• REQUIREMENT: Using the entries that follow, write out the line containing "category: large antlered muntjac", the line containing "category: weasel", and every line between them, exactly and nothing else.

TASK MATERIAL Block Start

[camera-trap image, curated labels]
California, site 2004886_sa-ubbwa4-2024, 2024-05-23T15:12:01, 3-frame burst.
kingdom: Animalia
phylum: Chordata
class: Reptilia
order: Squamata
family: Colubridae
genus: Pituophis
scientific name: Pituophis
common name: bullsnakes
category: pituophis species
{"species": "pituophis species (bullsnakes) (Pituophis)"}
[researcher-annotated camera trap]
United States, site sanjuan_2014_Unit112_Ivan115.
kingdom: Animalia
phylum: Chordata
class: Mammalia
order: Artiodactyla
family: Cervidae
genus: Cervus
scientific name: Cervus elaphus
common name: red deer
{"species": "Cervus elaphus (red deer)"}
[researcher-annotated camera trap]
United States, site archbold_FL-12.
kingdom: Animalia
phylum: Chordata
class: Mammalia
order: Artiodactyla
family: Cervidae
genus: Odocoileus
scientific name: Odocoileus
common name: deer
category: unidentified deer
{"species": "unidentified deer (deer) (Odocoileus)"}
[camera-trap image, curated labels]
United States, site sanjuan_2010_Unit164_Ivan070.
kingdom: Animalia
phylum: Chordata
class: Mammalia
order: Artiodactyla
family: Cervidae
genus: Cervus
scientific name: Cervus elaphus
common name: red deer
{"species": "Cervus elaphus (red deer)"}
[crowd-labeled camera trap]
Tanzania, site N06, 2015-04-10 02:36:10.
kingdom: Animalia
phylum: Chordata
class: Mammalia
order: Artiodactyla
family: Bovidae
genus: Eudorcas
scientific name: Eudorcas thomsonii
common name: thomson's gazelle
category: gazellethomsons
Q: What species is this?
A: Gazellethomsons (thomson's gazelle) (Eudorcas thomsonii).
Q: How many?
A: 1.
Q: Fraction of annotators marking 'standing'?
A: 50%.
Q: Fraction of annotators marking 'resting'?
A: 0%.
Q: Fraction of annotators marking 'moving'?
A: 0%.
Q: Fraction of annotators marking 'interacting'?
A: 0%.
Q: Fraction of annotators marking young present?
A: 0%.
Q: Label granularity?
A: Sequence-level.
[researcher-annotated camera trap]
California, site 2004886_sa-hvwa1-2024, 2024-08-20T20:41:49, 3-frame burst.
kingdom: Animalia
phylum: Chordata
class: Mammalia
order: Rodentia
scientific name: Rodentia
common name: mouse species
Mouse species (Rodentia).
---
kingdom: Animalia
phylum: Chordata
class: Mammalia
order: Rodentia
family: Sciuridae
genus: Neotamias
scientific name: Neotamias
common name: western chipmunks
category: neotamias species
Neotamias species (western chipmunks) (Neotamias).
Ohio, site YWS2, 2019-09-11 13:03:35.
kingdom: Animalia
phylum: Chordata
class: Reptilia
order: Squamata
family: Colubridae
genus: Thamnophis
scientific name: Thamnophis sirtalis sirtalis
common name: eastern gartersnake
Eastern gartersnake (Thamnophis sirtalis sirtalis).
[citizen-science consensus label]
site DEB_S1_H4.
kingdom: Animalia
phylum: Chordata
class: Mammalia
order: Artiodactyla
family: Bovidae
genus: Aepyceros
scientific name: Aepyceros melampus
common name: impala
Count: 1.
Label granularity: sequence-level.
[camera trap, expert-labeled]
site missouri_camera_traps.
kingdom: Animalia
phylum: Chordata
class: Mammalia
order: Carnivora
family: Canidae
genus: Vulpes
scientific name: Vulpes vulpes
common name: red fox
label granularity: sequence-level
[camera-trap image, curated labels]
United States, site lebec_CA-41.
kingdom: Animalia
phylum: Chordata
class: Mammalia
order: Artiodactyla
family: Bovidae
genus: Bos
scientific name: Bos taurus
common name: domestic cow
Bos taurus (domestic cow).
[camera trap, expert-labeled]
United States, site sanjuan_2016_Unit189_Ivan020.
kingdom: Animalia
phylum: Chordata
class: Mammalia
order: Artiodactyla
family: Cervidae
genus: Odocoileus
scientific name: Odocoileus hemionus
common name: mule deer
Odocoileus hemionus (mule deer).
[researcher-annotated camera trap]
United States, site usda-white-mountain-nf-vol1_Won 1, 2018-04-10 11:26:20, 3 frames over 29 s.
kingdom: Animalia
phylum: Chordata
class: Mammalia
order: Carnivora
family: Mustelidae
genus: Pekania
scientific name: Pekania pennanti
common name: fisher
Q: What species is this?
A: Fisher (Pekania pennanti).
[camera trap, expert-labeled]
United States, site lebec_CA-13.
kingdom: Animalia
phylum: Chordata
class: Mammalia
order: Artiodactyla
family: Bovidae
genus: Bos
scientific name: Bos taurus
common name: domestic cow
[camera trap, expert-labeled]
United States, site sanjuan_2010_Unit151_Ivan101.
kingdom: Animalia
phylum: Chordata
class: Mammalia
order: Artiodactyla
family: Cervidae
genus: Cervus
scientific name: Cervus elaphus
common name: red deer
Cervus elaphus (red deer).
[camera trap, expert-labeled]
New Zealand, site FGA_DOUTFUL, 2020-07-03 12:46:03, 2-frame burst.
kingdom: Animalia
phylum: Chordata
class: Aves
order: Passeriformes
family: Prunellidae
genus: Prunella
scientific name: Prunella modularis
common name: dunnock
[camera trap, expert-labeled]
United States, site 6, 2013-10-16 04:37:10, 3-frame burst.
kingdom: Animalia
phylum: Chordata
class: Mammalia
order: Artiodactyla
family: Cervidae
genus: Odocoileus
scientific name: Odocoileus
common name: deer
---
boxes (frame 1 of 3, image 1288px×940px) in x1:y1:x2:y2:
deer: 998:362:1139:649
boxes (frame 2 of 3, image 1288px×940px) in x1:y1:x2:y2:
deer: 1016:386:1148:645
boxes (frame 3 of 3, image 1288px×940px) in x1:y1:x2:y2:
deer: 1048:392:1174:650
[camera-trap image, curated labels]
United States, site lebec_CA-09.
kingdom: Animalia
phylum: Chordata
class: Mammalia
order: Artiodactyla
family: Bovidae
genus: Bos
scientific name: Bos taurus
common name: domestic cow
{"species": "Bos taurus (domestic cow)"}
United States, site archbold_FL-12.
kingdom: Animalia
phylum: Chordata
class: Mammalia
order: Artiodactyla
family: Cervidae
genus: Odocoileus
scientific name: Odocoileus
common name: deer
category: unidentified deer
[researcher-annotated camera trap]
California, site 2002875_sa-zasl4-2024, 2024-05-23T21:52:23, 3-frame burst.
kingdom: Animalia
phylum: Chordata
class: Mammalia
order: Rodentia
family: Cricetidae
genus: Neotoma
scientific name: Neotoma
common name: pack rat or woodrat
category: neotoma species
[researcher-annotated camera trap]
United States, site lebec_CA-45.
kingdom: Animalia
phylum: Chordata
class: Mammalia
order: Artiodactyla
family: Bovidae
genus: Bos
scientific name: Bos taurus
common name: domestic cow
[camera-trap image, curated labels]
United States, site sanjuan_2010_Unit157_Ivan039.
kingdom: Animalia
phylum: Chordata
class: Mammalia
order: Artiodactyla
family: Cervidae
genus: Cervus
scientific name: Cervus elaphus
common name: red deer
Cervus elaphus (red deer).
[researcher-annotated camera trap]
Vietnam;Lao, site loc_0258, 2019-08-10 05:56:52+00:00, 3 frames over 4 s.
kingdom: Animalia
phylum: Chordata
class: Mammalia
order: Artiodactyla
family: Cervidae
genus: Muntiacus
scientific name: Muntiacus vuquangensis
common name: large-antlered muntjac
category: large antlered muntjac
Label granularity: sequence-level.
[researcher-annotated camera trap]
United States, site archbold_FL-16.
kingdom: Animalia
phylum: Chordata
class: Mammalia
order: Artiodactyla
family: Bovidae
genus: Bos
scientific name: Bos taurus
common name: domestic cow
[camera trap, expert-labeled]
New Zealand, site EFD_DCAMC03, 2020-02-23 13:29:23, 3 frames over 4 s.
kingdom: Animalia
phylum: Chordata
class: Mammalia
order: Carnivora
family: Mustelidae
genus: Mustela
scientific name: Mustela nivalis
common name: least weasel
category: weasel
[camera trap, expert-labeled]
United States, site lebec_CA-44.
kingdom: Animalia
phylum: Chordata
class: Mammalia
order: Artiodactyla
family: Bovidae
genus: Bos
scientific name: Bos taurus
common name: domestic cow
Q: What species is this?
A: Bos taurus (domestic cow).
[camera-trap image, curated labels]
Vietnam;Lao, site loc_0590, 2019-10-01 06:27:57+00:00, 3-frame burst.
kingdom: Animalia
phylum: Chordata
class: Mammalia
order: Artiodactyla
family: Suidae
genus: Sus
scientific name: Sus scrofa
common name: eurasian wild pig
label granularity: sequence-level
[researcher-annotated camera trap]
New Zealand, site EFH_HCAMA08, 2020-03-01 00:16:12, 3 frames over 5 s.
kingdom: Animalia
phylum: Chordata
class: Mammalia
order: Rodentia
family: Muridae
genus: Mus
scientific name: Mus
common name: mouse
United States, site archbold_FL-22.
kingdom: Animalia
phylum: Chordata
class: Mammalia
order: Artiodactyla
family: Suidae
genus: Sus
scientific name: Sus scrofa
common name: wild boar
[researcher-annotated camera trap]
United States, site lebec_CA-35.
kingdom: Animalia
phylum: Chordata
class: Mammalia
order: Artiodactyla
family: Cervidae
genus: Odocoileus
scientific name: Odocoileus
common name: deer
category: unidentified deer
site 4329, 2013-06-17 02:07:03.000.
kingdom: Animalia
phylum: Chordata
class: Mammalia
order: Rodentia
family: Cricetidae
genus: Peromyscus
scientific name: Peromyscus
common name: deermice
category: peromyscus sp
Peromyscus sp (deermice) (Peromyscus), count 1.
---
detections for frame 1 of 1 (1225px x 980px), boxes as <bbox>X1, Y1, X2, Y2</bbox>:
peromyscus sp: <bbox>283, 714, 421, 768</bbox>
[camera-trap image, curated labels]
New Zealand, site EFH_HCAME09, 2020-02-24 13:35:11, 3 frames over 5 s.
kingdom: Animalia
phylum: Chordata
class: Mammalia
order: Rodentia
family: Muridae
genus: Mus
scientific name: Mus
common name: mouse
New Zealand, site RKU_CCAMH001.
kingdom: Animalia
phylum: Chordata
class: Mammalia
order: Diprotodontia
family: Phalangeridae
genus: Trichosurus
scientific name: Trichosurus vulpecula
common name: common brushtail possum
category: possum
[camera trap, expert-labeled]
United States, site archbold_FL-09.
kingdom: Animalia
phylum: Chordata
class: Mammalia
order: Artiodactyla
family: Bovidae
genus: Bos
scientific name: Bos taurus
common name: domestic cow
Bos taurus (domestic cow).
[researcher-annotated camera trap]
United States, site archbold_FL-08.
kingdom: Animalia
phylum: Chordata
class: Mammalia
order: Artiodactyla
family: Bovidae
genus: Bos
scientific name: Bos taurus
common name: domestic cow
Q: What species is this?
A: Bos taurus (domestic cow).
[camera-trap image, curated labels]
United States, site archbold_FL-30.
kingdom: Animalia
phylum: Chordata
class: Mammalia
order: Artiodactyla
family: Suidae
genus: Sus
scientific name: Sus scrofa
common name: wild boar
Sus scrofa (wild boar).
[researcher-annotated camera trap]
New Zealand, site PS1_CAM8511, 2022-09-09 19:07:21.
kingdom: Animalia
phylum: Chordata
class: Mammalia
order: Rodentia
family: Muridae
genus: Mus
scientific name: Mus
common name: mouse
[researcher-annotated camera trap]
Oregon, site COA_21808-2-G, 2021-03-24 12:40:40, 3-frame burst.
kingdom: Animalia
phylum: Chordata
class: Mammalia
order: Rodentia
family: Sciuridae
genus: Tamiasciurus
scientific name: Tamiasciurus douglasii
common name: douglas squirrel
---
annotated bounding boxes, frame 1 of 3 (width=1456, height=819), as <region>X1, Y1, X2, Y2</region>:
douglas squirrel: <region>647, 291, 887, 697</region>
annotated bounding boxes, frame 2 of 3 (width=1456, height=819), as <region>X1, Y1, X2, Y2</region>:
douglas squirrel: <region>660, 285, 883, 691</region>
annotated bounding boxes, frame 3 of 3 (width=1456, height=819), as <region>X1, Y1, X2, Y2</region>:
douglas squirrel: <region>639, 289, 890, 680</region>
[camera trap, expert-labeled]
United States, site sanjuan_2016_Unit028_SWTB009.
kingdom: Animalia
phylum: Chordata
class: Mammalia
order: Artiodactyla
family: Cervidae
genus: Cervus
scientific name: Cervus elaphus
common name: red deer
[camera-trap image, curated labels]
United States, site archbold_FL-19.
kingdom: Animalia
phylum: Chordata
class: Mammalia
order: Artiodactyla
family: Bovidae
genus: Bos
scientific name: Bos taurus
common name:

TASK MATERIAL Block End

• RESULT BELOW:
category: large antlered muntjac
Label granularity: sequence-level.
[researcher-annotated camera trap]
United States, site archbold_FL-16.
kingdom: Animalia
phylum: Chordata
class: Mammalia
order: Artiodactyla
family: Bovidae
genus: Bos
scientific name: Bos taurus
common name: domestic cow
[camera trap, expert-labeled]
New Zealand, site EFD_DCAMC03, 2020-02-23 13:29:23, 3 frames over 4 s.
kingdom: Animalia
phylum: Chordata
class: Mammalia
order: Carnivora
family: Mustelidae
genus: Mustela
scientific name: Mustela nivalis
common name: least weasel
category: weasel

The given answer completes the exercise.